Activity: Every record, from first to last, should be retyped word for word.

Records to use:
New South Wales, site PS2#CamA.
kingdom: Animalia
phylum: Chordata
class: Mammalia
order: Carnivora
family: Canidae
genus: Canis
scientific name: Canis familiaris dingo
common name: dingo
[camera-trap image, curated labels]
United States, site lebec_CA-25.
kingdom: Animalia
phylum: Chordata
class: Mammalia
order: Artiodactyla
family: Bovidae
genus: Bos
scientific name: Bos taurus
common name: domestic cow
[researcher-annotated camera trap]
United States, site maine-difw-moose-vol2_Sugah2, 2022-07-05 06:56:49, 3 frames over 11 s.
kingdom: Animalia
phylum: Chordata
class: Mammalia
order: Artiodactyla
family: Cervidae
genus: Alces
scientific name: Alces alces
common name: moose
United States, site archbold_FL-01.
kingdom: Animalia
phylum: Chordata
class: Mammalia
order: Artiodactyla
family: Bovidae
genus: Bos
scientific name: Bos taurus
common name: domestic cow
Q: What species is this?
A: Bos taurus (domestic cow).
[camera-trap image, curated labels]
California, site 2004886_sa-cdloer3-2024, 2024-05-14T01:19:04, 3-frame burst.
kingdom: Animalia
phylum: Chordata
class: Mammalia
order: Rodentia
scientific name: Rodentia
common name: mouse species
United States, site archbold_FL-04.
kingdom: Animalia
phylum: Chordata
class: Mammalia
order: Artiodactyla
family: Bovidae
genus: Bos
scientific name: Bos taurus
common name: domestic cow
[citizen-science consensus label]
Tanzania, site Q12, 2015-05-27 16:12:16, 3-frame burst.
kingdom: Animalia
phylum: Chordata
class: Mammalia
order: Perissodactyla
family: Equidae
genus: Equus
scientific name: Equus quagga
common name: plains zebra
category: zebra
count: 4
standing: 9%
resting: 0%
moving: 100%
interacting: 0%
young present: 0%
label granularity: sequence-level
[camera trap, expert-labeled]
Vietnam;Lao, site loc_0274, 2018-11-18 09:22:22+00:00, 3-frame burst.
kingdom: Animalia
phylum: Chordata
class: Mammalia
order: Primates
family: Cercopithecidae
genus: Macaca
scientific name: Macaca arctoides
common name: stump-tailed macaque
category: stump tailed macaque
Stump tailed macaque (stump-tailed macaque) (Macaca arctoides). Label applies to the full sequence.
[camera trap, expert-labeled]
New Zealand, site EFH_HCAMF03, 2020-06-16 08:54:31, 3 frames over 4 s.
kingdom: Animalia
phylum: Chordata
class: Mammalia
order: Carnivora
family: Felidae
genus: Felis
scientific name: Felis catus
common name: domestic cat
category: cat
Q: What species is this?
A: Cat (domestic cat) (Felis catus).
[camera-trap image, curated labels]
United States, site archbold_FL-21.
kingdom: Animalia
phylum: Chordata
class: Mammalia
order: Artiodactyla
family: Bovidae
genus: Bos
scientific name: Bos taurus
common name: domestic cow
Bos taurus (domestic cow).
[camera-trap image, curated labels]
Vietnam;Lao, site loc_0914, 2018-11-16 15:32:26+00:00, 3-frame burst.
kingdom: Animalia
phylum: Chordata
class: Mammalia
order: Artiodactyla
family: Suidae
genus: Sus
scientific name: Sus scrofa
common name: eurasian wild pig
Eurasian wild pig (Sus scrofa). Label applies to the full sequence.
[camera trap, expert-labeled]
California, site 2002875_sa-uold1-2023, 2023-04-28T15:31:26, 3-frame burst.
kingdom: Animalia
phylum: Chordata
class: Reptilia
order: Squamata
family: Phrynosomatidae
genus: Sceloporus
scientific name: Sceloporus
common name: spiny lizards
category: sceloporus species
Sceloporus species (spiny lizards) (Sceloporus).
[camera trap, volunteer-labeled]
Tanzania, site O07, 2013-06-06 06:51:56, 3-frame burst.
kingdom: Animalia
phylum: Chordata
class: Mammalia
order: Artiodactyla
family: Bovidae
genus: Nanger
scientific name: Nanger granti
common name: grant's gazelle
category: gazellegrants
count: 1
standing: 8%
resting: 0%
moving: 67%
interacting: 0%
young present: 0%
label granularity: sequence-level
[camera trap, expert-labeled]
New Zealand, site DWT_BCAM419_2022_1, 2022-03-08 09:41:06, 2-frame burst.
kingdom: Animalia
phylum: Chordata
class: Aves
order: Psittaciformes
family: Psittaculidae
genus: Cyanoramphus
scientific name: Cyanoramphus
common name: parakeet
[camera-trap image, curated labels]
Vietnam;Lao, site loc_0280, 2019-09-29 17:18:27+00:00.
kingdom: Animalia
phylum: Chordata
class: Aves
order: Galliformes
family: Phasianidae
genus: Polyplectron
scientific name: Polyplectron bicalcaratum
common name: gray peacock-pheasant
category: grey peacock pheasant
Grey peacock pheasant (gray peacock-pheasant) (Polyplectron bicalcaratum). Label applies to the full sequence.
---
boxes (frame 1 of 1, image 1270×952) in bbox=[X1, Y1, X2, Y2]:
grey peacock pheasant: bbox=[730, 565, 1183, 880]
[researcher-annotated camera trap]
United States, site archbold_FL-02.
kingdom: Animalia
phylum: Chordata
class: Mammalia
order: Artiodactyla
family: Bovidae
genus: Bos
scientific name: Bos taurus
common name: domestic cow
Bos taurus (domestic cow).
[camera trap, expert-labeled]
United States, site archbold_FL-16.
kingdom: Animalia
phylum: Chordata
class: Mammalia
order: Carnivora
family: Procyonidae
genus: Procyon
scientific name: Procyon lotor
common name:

Solution to this task:
New South Wales, site PS2#CamA.
kingdom: Animalia
phylum: Chordata
class: Mammalia
order: Carnivora
family: Canidae
genus: Canis
scientific name: Canis familiaris dingo
common name: dingo
[camera-trap image, curated labels]
United States, site lebec_CA-25.
kingdom: Animalia
phylum: Chordata
class: Mammalia
order: Artiodactyla
family: Bovidae
genus: Bos
scientific name: Bos taurus
common name: domestic cow
[researcher-annotated camera trap]
United States, site maine-difw-moose-vol2_Sugah2, 2022-07-05 06:56:49, 3 frames over 11 s.
kingdom: Animalia
phylum: Chordata
class: Mammalia
order: Artiodactyla
family: Cervidae
genus: Alces
scientific name: Alces alces
common name: moose
United States, site archbold_FL-01.
kingdom: Animalia
phylum: Chordata
class: Mammalia
order: Artiodactyla
family: Bovidae
genus: Bos
scientific name: Bos taurus
common name: domestic cow
Q: What species is this?
A: Bos taurus (domestic cow).
[camera-trap image, curated labels]
California, site 2004886_sa-cdloer3-2024, 2024-05-14T01:19:04, 3-frame burst.
kingdom: Animalia
phylum: Chordata
class: Mammalia
order: Rodentia
scientific name: Rodentia
common name: mouse species
United States, site archbold_FL-04.
kingdom: Animalia
phylum: Chordata
class: Mammalia
order: Artiodactyla
family: Bovidae
genus: Bos
scientific name: Bos taurus
common name: domestic cow
[citizen-science consensus label]
Tanzania, site Q12, 2015-05-27 16:12:16, 3-frame burst.
kingdom: Animalia
phylum: Chordata
class: Mammalia
order: Perissodactyla
family: Equidae
genus: Equus
scientific name: Equus quagga
common name: plains zebra
category: zebra
count: 4
standing: 9%
resting: 0%
moving: 100%
interacting: 0%
young present: 0%
label granularity: sequence-level
[camera trap, expert-labeled]
Vietnam;Lao, site loc_0274, 2018-11-18 09:22:22+00:00, 3-frame burst.
kingdom: Animalia
phylum: Chordata
class: Mammalia
order: Primates
family: Cercopithecidae
genus: Macaca
scientific name: Macaca arctoides
common name: stump-tailed macaque
category: stump tailed macaque
Stump tailed macaque (stump-tailed macaque) (Macaca arctoides). Label applies to the full sequence.
[camera trap, expert-labeled]
New Zealand, site EFH_HCAMF03, 2020-06-16 08:54:31, 3 frames over 4 s.
kingdom: Animalia
phylum: Chordata
class: Mammalia
order: Carnivora
family: Felidae
genus: Felis
scientific name: Felis catus
common name: domestic cat
category: cat
Q: What species is this?
A: Cat (domestic cat) (Felis catus).
[camera-trap image, curated labels]
United States, site archbold_FL-21.
kingdom: Animalia
phylum: Chordata
class: Mammalia
order: Artiodactyla
family: Bovidae
genus: Bos
scientific name: Bos taurus
common name: domestic cow
Bos taurus (domestic cow).
[camera-trap image, curated labels]
Vietnam;Lao, site loc_0914, 2018-11-16 15:32:26+00:00, 3-frame burst.
kingdom: Animalia
phylum: Chordata
class: Mammalia
order: Artiodactyla
family: Suidae
genus: Sus
scientific name: Sus scrofa
common name: eurasian wild pig
Eurasian wild pig (Sus scrofa). Label applies to the full sequence.
[camera trap, expert-labeled]
California, site 2002875_sa-uold1-2023, 2023-04-28T15:31:26, 3-frame burst.
kingdom: Animalia
phylum: Chordata
class: Reptilia
order: Squamata
family: Phrynosomatidae
genus: Sceloporus
scientific name: Sceloporus
common name: spiny lizards
category: sceloporus species
Sceloporus species (spiny lizards) (Sceloporus).
[camera trap, volunteer-labeled]
Tanzania, site O07, 2013-06-06 06:51:56, 3-frame burst.
kingdom: Animalia
phylum: Chordata
class: Mammalia
order: Artiodactyla
family: Bovidae
genus: Nanger
scientific name: Nanger granti
common name: grant's gazelle
category: gazellegrants
count: 1
standing: 8%
resting: 0%
moving: 67%
interacting: 0%
young present: 0%
label granularity: sequence-level
[camera trap, expert-labeled]
New Zealand, site DWT_BCAM419_2022_1, 2022-03-08 09:41:06, 2-frame burst.
kingdom: Animalia
phylum: Chordata
class: Aves
order: Psittaciformes
family: Psittaculidae
genus: Cyanoramphus
scientific name: Cyanoramphus
common name: parakeet
[camera-trap image, curated labels]
Vietnam;Lao, site loc_0280, 2019-09-29 17:18:27+00:00.
kingdom: Animalia
phylum: Chordata
class: Aves
order: Galliformes
family: Phasianidae
genus: Polyplectron
scientific name: Polyplectron bicalcaratum
common name: gray peacock-pheasant
category: grey peacock pheasant
Grey peacock pheasant (gray peacock-pheasant) (Polyplectron bicalcaratum). Label applies to the full sequence.
---
boxes (frame 1 of 1, image 1270×952) in bbox=[X1, Y1, X2, Y2]:
grey peacock pheasant: bbox=[730, 565, 1183, 880]
[researcher-annotated camera trap]
United States, site archbold_FL-02.
kingdom: Animalia
phylum: Chordata
class: Mammalia
order: Artiodactyla
family: Bovidae
genus: Bos
scientific name: Bos taurus
common name: domestic cow
Bos taurus (domestic cow).
[camera trap, expert-labeled]
United States, site archbold_FL-16.
kingdom: Animalia
phylum: Chordata
class: Mammalia
order: Carnivora
family: Procyonidae
genus: Procyon
scientific name: Procyon lotor
common name:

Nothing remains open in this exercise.